§ Exercise details: Beginning with the line where "family: Erinaceidae" appears, retype every remaining line of the data below, both the first and last included.

§ Input for this task:
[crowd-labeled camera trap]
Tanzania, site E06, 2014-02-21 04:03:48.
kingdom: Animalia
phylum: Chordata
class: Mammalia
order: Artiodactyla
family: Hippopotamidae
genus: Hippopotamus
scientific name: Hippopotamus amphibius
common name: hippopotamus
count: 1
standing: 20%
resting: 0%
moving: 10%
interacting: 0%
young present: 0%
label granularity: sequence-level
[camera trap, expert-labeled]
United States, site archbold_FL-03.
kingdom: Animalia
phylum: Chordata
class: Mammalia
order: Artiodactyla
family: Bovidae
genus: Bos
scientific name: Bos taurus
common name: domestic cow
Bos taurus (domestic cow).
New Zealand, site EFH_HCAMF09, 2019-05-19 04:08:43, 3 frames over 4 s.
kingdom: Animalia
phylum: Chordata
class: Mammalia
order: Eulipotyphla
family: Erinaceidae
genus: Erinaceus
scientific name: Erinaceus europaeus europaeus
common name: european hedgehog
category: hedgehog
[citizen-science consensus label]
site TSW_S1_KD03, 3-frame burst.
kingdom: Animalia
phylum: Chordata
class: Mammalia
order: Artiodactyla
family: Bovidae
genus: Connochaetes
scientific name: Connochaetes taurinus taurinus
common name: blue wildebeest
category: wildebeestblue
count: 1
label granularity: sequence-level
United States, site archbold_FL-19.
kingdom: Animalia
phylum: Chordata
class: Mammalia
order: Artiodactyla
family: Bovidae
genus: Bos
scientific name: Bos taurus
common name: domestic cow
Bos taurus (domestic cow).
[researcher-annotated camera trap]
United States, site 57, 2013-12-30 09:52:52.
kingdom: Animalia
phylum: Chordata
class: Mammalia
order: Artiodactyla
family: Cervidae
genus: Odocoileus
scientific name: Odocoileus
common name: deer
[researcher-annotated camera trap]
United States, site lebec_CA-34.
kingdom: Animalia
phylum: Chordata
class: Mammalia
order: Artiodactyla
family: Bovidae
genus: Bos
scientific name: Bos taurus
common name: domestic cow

§ Result for this task:
family: Erinaceidae
genus: Erinaceus
scientific name: Erinaceus europaeus europaeus
common name: european hedgehog
category: hedgehog
[citizen-science consensus label]
site TSW_S1_KD03, 3-frame burst.
kingdom: Animalia
phylum: Chordata
class: Mammalia
order: Artiodactyla
family: Bovidae
genus: Connochaetes
scientific name: Connochaetes taurinus taurinus
common name: blue wildebeest
category: wildebeestblue
count: 1
label granularity: sequence-level
United States, site archbold_FL-19.
kingdom: Animalia
phylum: Chordata
class: Mammalia
order: Artiodactyla
family: Bovidae
genus: Bos
scientific name: Bos taurus
common name: domestic cow
Bos taurus (domestic cow).
[researcher-annotated camera trap]
United States, site 57, 2013-12-30 09:52:52.
kingdom: Animalia
phylum: Chordata
class: Mammalia
order: Artiodactyla
family: Cervidae
genus: Odocoileus
scientific name: Odocoileus
common name: deer
[researcher-annotated camera trap]
United States, site lebec_CA-34.
kingdom: Animalia
phylum: Chordata
class: Mammalia
order: Artiodactyla
family: Bovidae
genus: Bos
scientific name: Bos taurus
common name: domestic cow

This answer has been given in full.